5. `CLAUDE_CODE_OAUTH_TOKEN` environment variable. A long-lived OAuth token generated by [`claude setup-token`](#generate-a-long-lived-token). Use this for CI pipelines and scripts where browser login isn't available.
6. Subscription OAuth credentials from `/login`. This is the default for Claude Pro, Max, Team, and Enterprise users.
If you have an active Claude subscription but also have `ANTHROPIC_API_KEY` set in your environment, the API key takes precedence once approved. This can cause authentication failures if the key belongs to a disabled or expired organization. Run `unset ANTHROPIC_API_KEY` to fall back to your subscription, and check `/status` to confirm which method is active.
[Claude Code on the Web](/en/claude-code-on-the-web) always uses your subscription credentials. `ANTHROPIC_API_KEY` and `ANTHROPIC_AUTH_TOKEN` in the sandbox environment do not override them.

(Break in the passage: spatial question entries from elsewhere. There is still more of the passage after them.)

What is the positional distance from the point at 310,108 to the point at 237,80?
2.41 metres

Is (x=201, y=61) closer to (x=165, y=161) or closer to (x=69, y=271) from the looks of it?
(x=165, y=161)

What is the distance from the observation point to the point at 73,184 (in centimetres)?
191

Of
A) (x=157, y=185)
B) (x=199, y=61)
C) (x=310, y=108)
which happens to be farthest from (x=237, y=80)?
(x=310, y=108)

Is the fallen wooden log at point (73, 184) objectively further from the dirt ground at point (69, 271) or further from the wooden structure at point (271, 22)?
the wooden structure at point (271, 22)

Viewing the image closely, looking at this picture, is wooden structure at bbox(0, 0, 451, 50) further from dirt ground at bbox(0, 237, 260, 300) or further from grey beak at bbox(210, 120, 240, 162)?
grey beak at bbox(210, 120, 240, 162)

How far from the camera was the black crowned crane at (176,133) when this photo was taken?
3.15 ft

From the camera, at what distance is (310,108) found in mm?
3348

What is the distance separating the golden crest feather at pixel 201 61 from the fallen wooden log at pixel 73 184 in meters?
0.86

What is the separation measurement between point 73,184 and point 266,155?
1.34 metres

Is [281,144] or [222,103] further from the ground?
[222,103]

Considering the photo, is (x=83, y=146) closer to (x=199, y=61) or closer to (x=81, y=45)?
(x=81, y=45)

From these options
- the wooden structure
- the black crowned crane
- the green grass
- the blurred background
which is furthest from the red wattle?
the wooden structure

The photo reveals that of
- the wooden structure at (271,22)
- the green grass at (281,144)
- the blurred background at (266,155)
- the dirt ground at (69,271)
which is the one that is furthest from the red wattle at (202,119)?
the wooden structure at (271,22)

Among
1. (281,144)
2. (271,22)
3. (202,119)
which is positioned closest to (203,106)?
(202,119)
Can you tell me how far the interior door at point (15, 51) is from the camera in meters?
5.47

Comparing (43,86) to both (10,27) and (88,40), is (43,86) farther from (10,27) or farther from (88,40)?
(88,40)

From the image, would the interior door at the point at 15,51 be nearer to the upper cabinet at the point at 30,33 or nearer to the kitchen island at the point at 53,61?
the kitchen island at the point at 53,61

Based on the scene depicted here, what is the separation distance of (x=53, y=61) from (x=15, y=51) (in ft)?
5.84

### Generate a long-lived token
Starting June 15, 2026, Agent SDK and `claude -p` usage on subscription plans will draw from a new monthly Agent SDK credit, separate from your interactive usage limits. See [Use the Claude Agent SDK with your Claude plan](https://support.claude.com/en/articles/15036540-use-the-claude-agent-sdk-with-your-claude-plan) for details.
For CI pipelines, scripts, or other environments where interactive browser login isn't available, generate a one-year OAuth token with `claude setup-token`:
```bash theme={null}
claude setup-token
```
The command walks you through OAuth authorization and prints a token to the terminal. It does not save the token anywhere; copy it and set it as the `CLAUDE_CODE_OAUTH_TOKEN` environment variable wherever you want to authenticate:
```bash theme={null}
export CLAUDE_CODE_OAUTH_TOKEN=your-token
```
This token authenticates with your Claude subscription and requires a Pro, Max, Team, or Enterprise plan. It is scoped to inference only and cannot establish [Remote Control](/en/remote-control) sessions.
[Bare mode](/en/headless#start-faster-with-bare-mode) does not read `CLAUDE_CODE_OAUTH_TOKEN`. If your script passes `--bare`, authenticate with `ANTHROPIC_API_KEY` or an `apiKeyHelper` instead.